[Start of DATASET RECORDS]
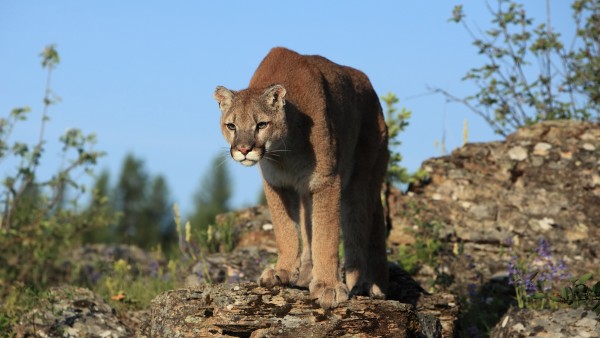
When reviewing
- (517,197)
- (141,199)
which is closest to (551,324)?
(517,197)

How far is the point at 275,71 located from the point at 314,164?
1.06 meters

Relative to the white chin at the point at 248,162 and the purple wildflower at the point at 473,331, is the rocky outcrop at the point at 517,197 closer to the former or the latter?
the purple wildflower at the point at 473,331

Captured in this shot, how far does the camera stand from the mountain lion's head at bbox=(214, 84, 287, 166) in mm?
[End of DATASET RECORDS]
[Start of DATASET RECORDS]
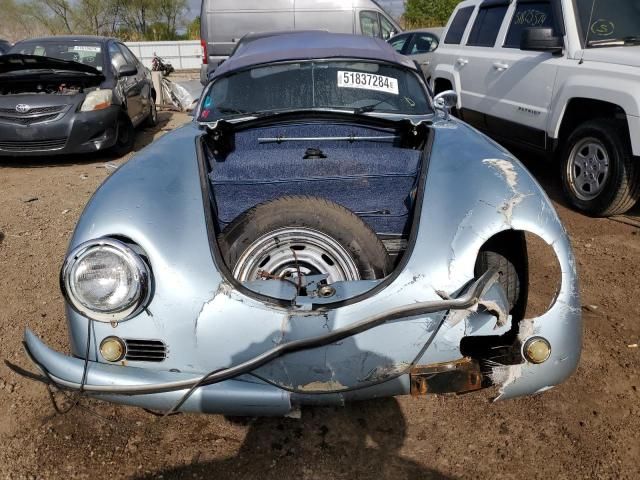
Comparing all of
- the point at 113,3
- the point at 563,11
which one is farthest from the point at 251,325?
[End of DATASET RECORDS]
* _WHAT THE EXERCISE ASKS_
Copy everything from the line containing "When reviewing" down to the line containing "1.06 meters", records included, but shift each number in the answer coordinates and the answer distance up by 44.

* _IN RESPONSE_
When reviewing
- (517,197)
- (141,199)
which is closest to (551,324)?
(561,241)

How far is the point at 275,71 located from the point at 314,164?
45.06 meters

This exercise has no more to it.